"""
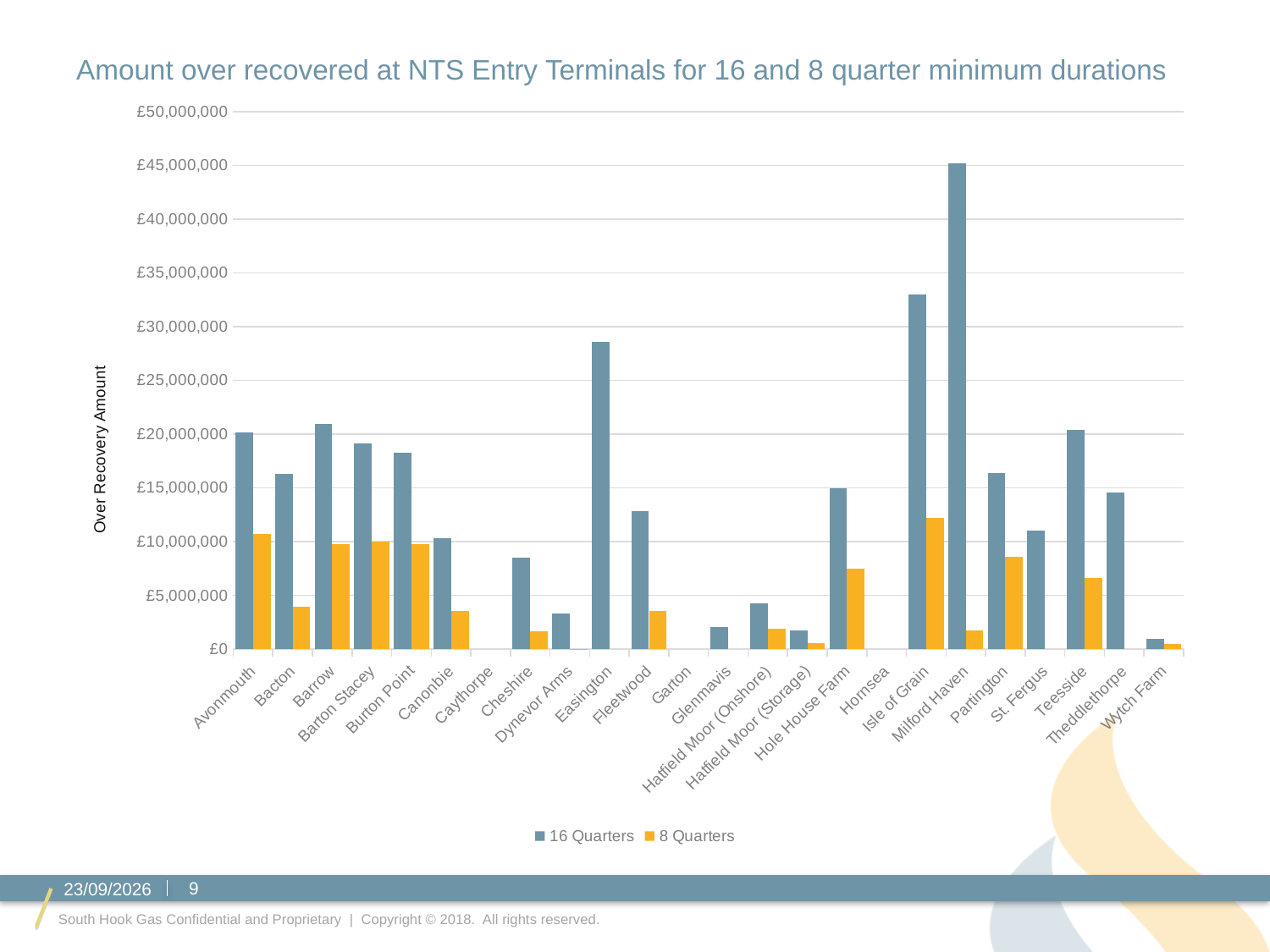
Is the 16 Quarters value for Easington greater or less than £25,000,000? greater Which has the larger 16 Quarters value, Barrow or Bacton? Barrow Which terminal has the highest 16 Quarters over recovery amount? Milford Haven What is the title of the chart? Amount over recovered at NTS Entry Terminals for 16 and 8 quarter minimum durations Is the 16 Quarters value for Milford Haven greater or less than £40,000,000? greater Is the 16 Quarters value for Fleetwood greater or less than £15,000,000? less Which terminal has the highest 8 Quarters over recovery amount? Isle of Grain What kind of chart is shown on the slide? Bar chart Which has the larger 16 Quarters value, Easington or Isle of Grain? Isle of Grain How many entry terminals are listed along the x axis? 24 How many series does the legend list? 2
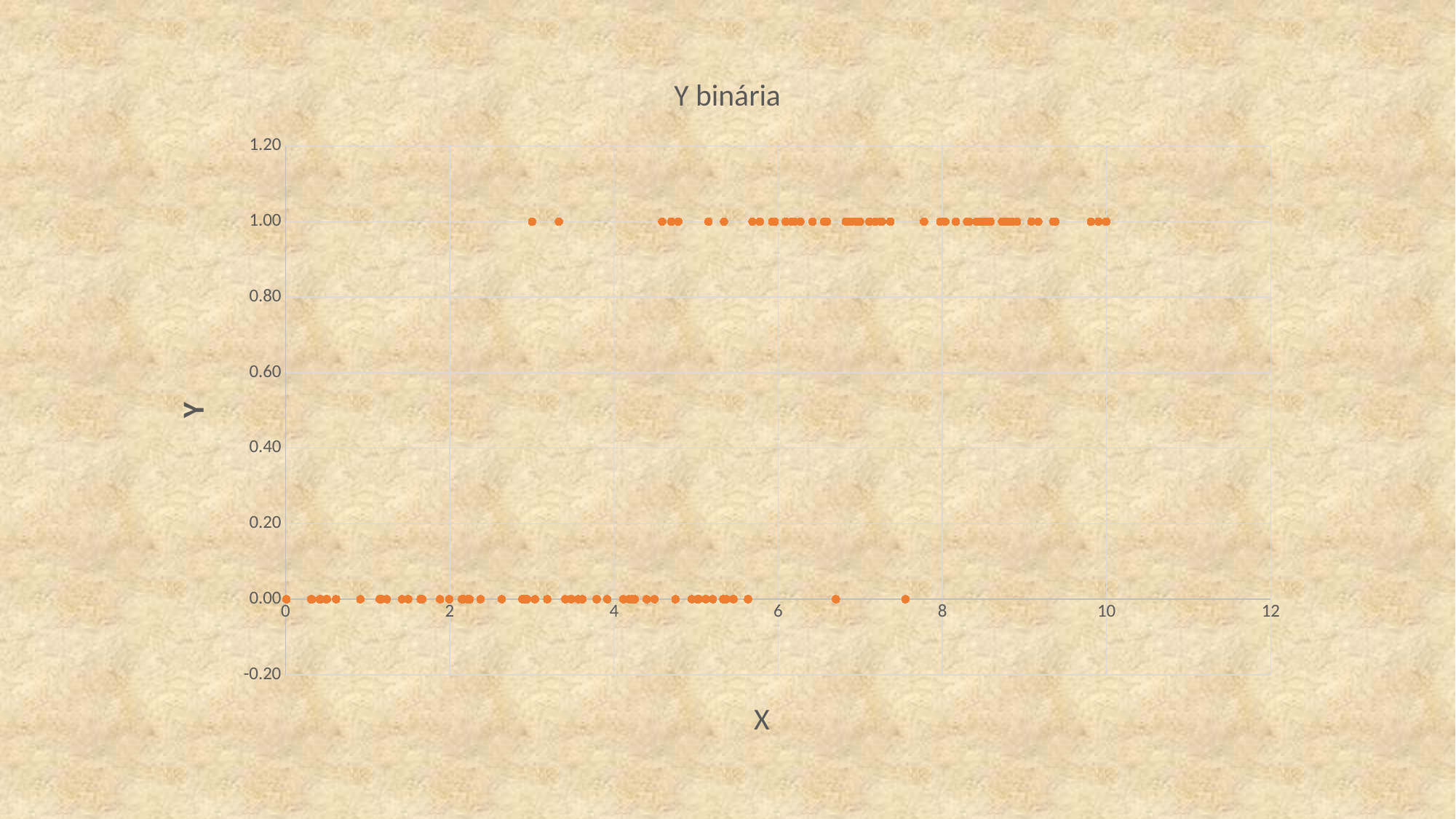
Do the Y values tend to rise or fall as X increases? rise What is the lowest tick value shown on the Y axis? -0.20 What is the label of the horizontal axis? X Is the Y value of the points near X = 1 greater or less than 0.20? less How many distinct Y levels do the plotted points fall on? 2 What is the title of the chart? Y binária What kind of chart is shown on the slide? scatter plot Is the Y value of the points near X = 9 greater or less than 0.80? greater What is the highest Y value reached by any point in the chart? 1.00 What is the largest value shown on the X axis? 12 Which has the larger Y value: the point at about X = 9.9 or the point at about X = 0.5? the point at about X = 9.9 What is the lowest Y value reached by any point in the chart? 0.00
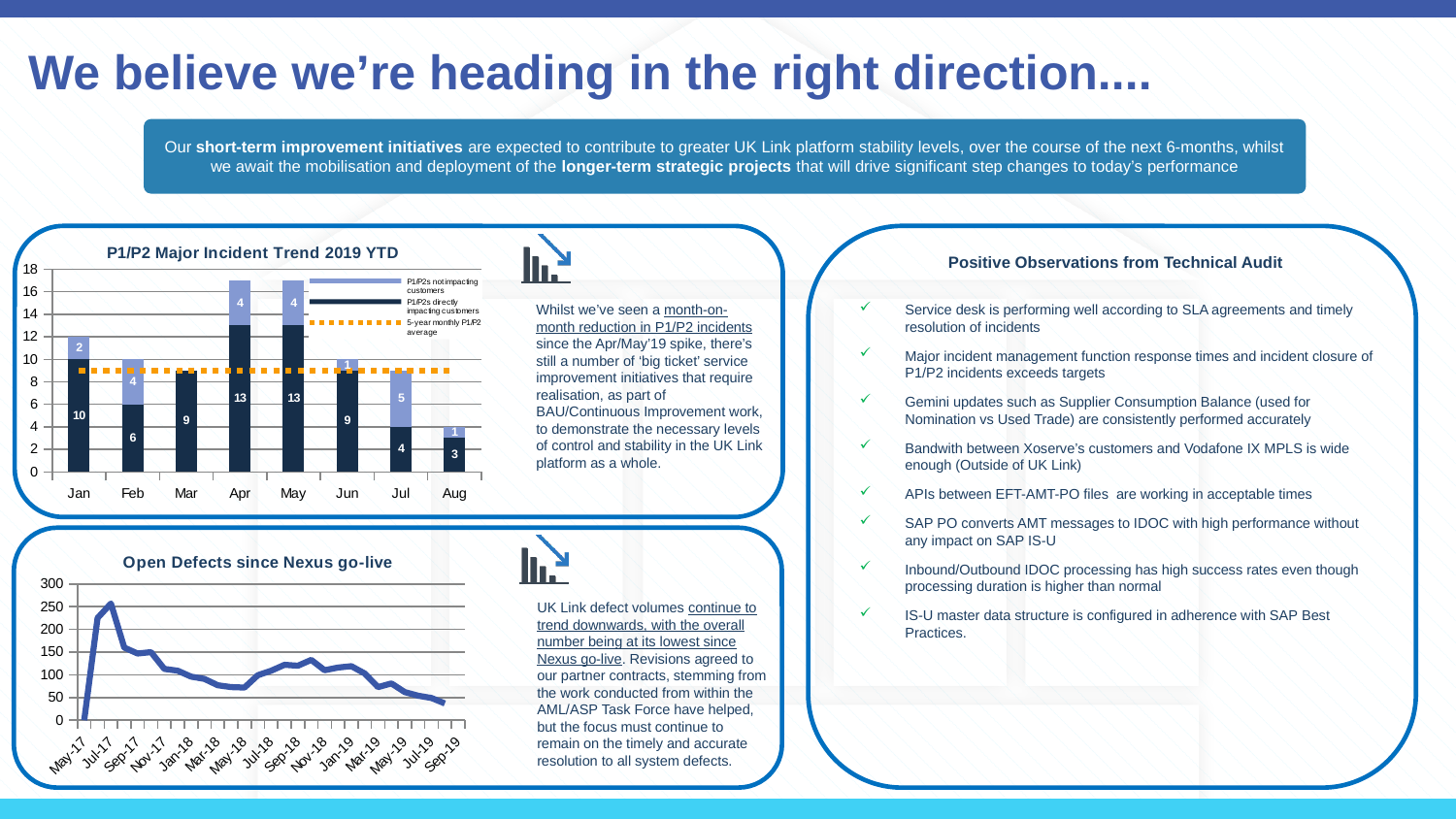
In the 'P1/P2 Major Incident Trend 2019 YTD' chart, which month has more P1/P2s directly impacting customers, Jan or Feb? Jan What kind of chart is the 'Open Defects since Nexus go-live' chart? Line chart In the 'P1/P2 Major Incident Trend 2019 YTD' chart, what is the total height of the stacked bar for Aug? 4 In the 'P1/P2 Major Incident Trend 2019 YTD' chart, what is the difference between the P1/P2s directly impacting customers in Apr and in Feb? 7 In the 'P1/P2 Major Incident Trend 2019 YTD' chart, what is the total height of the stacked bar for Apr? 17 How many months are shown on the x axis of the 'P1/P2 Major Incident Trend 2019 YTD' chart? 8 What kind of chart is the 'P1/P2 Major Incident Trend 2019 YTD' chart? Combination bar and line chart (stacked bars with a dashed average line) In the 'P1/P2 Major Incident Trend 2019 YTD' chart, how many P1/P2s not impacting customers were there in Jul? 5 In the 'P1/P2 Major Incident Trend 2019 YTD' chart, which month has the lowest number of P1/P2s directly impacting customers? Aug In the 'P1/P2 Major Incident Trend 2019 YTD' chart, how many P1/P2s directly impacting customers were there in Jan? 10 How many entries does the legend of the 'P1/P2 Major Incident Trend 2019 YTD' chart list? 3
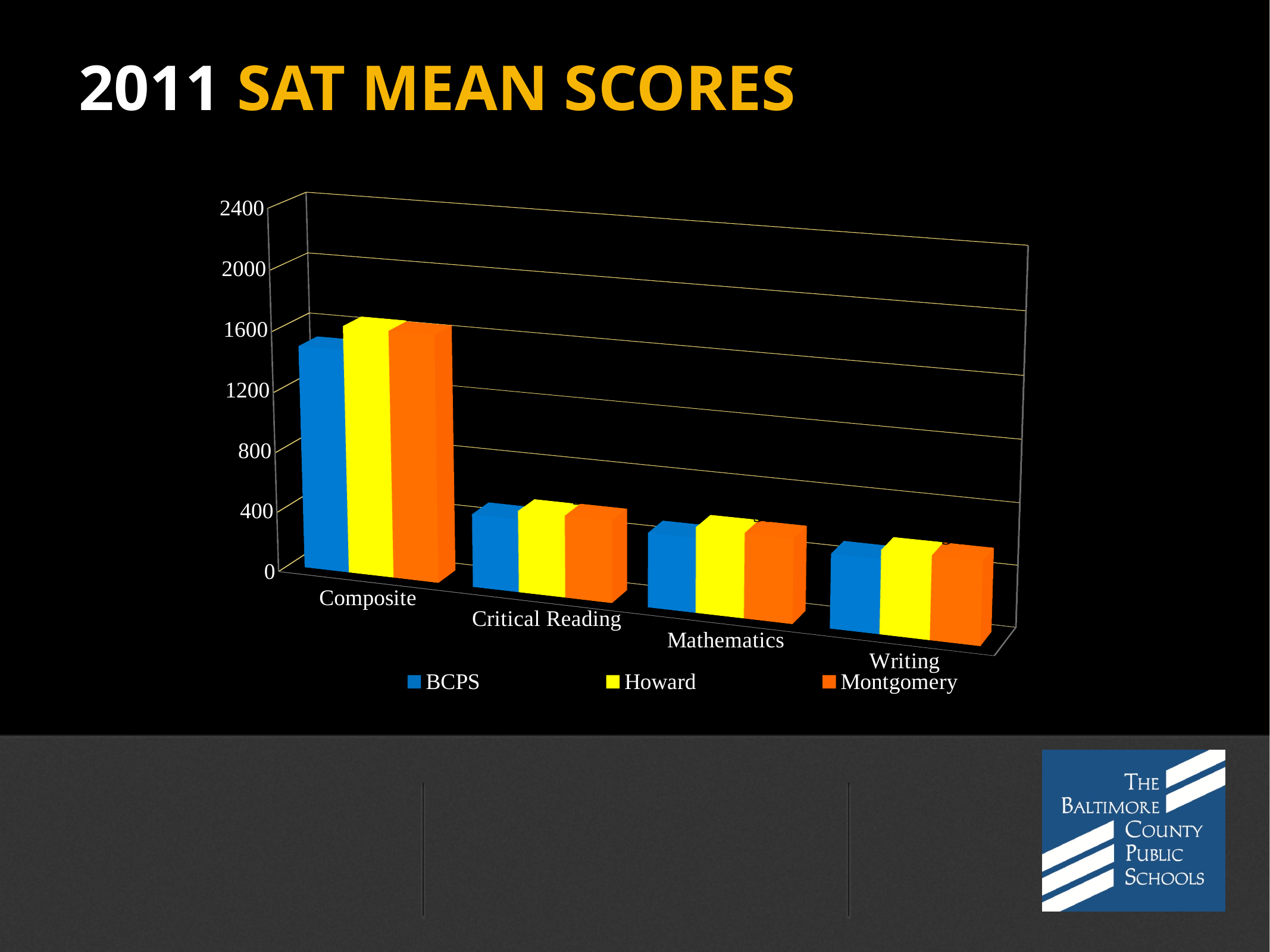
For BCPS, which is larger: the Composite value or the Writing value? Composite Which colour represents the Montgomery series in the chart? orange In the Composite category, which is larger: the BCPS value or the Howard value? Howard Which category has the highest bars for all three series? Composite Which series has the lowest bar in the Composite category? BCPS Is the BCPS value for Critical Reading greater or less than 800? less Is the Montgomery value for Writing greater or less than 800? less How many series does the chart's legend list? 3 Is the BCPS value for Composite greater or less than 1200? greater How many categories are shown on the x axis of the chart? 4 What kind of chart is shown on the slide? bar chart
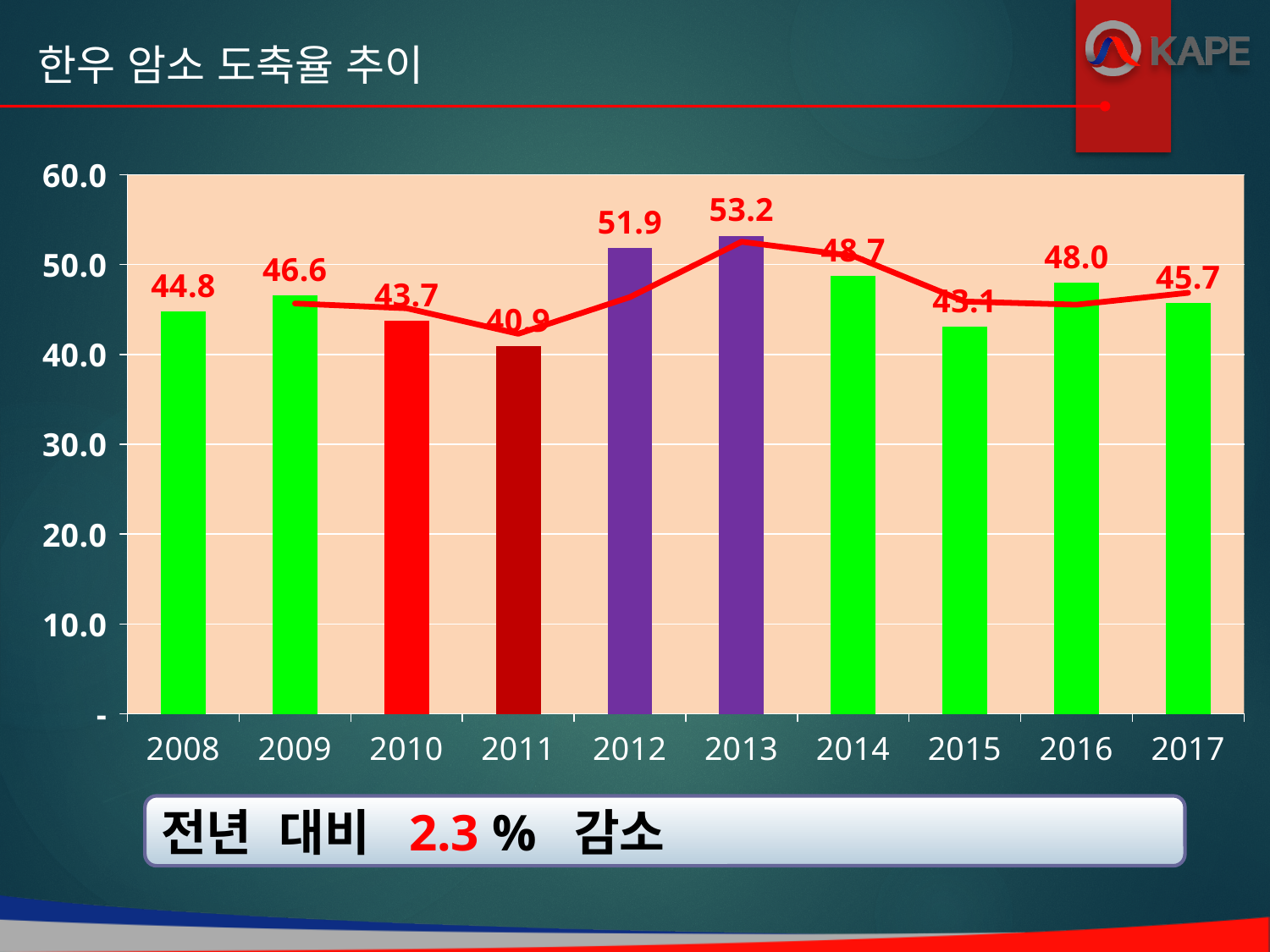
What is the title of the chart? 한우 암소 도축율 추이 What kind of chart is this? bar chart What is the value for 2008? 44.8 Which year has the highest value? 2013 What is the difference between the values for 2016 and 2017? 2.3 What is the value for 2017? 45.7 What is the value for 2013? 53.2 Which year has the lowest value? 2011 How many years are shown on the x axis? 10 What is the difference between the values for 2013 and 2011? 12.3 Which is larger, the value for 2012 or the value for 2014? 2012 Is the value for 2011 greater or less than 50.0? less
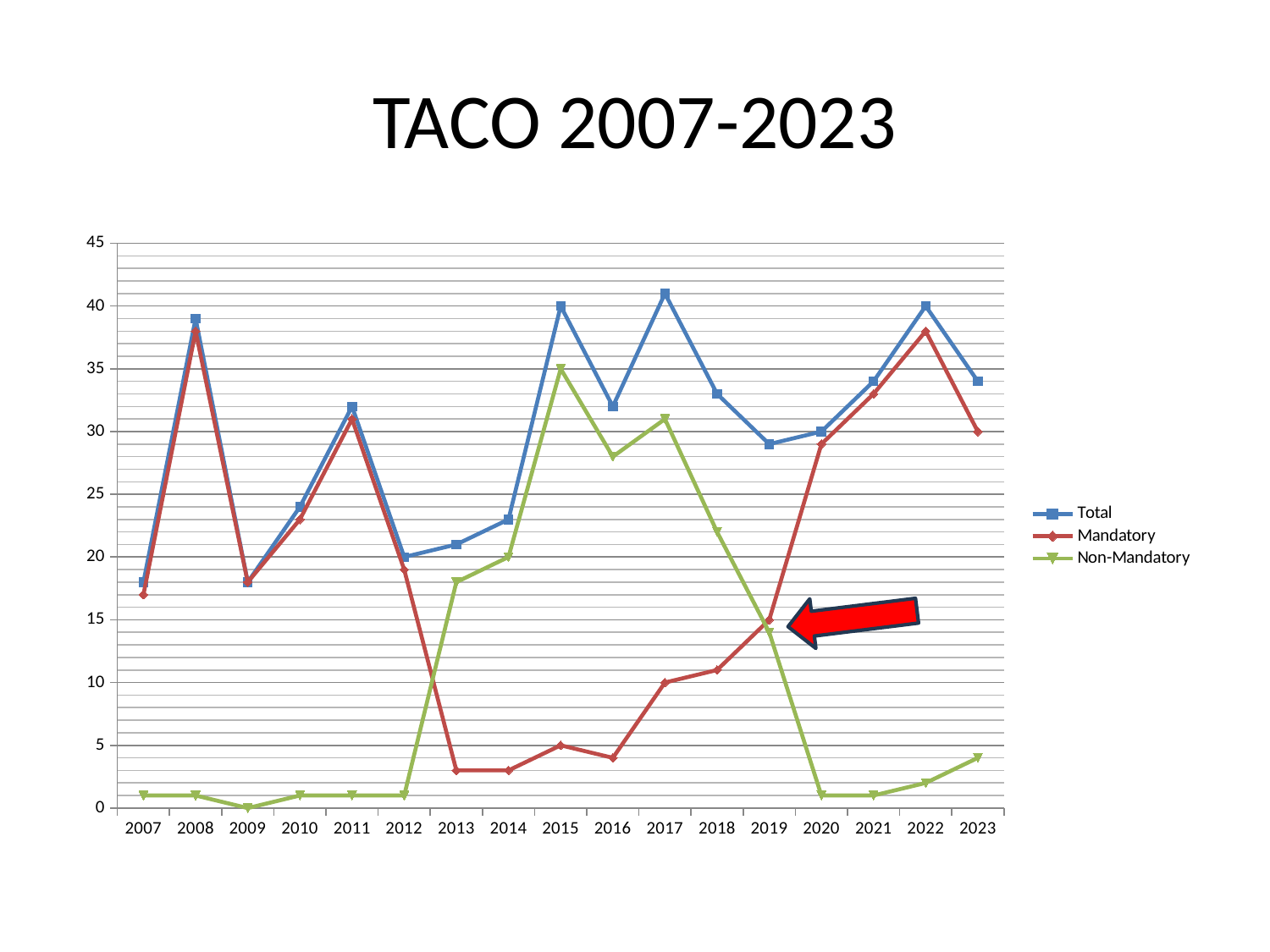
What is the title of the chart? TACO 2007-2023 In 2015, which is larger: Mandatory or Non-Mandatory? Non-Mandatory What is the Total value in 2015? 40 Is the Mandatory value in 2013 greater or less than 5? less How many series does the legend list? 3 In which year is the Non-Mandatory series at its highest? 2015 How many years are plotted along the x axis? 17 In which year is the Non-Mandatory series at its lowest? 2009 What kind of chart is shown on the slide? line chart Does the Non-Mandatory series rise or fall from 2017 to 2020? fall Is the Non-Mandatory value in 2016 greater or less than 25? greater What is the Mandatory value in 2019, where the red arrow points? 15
"""
Copy every line of text from the items above word for word, and leave out the pictures.

Is the 16 Quarters value for Easington greater or less than £25,000,000? greater Which has the larger 16 Quarters value, Barrow or Bacton? Barrow Which terminal has the highest 16 Quarters over recovery amount? Milford Haven What is the title of the chart? Amount over recovered at NTS Entry Terminals for 16 and 8 quarter minimum durations Is the 16 Quarters value for Milford Haven greater or less than £40,000,000? greater Is the 16 Quarters value for Fleetwood greater or less than £15,000,000? less Which terminal has the highest 8 Quarters over recovery amount? Isle of Grain What kind of chart is shown on the slide? Bar chart Which has the larger 16 Quarters value, Easington or Isle of Grain? Isle of Grain How many entry terminals are listed along the x axis? 24 How many series does the legend list? 2
Do the Y values tend to rise or fall as X increases? rise What is the lowest tick value shown on the Y axis? -0.20 What is the label of the horizontal axis? X Is the Y value of the points near X = 1 greater or less than 0.20? less How many distinct Y levels do the plotted points fall on? 2 What is the title of the chart? Y binária What kind of chart is shown on the slide? scatter plot Is the Y value of the points near X = 9 greater or less than 0.80? greater What is the highest Y value reached by any point in the chart? 1.00 What is the largest value shown on the X axis? 12 Which has the larger Y value: the point at about X = 9.9 or the point at about X = 0.5? the point at about X = 9.9 What is the lowest Y value reached by any point in the chart? 0.00
In the 'P1/P2 Major Incident Trend 2019 YTD' chart, which month has more P1/P2s directly impacting customers, Jan or Feb? Jan What kind of chart is the 'Open Defects since Nexus go-live' chart? Line chart In the 'P1/P2 Major Incident Trend 2019 YTD' chart, what is the total height of the stacked bar for Aug? 4 In the 'P1/P2 Major Incident Trend 2019 YTD' chart, what is the difference between the P1/P2s directly impacting customers in Apr and in Feb? 7 In the 'P1/P2 Major Incident Trend 2019 YTD' chart, what is the total height of the stacked bar for Apr? 17 How many months are shown on the x axis of the 'P1/P2 Major Incident Trend 2019 YTD' chart? 8 What kind of chart is the 'P1/P2 Major Incident Trend 2019 YTD' chart? Combination bar and line chart (stacked bars with a dashed average line) In the 'P1/P2 Major Incident Trend 2019 YTD' chart, how many P1/P2s not impacting customers were there in Jul? 5 In the 'P1/P2 Major Incident Trend 2019 YTD' chart, which month has the lowest number of P1/P2s directly impacting customers? Aug In the 'P1/P2 Major Incident Trend 2019 YTD' chart, how many P1/P2s directly impacting customers were there in Jan? 10 How many entries does the legend of the 'P1/P2 Major Incident Trend 2019 YTD' chart list? 3
For BCPS, which is larger: the Composite value or the Writing value? Composite Which colour represents the Montgomery series in the chart? orange In the Composite category, which is larger: the BCPS value or the Howard value? Howard Which category has the highest bars for all three series? Composite Which series has the lowest bar in the Composite category? BCPS Is the BCPS value for Critical Reading greater or less than 800? less Is the Montgomery value for Writing greater or less than 800? less How many series does the chart's legend list? 3 Is the BCPS value for Composite greater or less than 1200? greater How many categories are shown on the x axis of the chart? 4 What kind of chart is shown on the slide? bar chart
What is the title of the chart? 한우 암소 도축율 추이 What kind of chart is this? bar chart What is the value for 2008? 44.8 Which year has the highest value? 2013 What is the difference between the values for 2016 and 2017? 2.3 What is the value for 2017? 45.7 What is the value for 2013? 53.2 Which year has the lowest value? 2011 How many years are shown on the x axis? 10 What is the difference between the values for 2013 and 2011? 12.3 Which is larger, the value for 2012 or the value for 2014? 2012 Is the value for 2011 greater or less than 50.0? less
What is the title of the chart? TACO 2007-2023 In 2015, which is larger: Mandatory or Non-Mandatory? Non-Mandatory What is the Total value in 2015? 40 Is the Mandatory value in 2013 greater or less than 5? less How many series does the legend list? 3 In which year is the Non-Mandatory series at its highest? 2015 How many years are plotted along the x axis? 17 In which year is the Non-Mandatory series at its lowest? 2009 What kind of chart is shown on the slide? line chart Does the Non-Mandatory series rise or fall from 2017 to 2020? fall Is the Non-Mandatory value in 2016 greater or less than 25? greater What is the Mandatory value in 2019, where the red arrow points? 15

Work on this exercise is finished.